The work offered here is an updated translation of Cheiroplothēkē, seu, Armamentarium chirurgicum. What is new in the book is, as the title says, 'plusieurs réflexions sur la théorie, & de quantité de remedes convenables à chaque maladie; avec un traité des accouchemens ... la description de deux monstres humains, & une dissertation sur un autre monstre, né à Lyon le 28 de septembre 1702'.

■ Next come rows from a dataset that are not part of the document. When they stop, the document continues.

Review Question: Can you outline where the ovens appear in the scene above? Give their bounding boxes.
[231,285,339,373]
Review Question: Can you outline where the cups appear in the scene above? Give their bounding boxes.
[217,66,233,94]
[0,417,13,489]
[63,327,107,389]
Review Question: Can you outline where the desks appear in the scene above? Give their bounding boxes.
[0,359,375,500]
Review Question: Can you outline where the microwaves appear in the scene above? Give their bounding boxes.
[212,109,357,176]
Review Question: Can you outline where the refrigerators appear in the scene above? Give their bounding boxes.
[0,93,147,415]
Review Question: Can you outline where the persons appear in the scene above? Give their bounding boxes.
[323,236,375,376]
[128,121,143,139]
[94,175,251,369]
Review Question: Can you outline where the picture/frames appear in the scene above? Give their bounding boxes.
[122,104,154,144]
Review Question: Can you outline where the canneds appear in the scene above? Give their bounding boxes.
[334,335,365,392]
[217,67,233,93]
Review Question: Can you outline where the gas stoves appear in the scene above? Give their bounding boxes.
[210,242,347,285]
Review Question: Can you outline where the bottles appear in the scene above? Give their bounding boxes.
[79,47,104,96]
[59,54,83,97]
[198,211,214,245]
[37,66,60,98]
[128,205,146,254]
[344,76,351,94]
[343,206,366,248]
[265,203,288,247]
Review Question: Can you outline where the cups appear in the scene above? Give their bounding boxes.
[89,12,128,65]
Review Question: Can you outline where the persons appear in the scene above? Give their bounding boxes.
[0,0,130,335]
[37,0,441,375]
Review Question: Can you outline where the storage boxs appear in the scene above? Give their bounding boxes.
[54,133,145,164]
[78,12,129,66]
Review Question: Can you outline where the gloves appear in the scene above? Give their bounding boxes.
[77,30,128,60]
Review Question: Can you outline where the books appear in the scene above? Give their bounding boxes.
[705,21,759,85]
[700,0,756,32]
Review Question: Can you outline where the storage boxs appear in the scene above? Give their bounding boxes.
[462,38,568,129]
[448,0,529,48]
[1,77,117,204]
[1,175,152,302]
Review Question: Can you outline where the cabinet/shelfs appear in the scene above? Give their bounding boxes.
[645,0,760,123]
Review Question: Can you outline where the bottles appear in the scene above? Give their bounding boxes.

The book, which is very profusely illustrated, gives an excellent view of late 17th medical and surgical practice, illustrating such procedures as amputation of the breast, reduction of dislocations, forceps delivery, neurosurgery, etc. The work includes a complete catalogue of all known surgical instruments, of the methods of bandaging and splinting, and of a vast number of operative procedures, all of which are illustrated in graphic detail by means of numerous plates which were never again published in their original folio size. This work is also significant in the history of dentistry and dental instruments. Schultes had been a pupil of Spigelius, successor to Fabricius ab Aquapendente, and his Cheiroplothēkē, seu, Armamentarium chirurgicum published some of the first illustrations of the dental instruments described by Fabricius in his Opera chirurgica (1619).
REFERENCES
Hahn & Dumaître, p. 201/204 - Waller 8790 - Bayle & Thillaye I.465 - Blake p.412 - Dezeimeris IV. 132.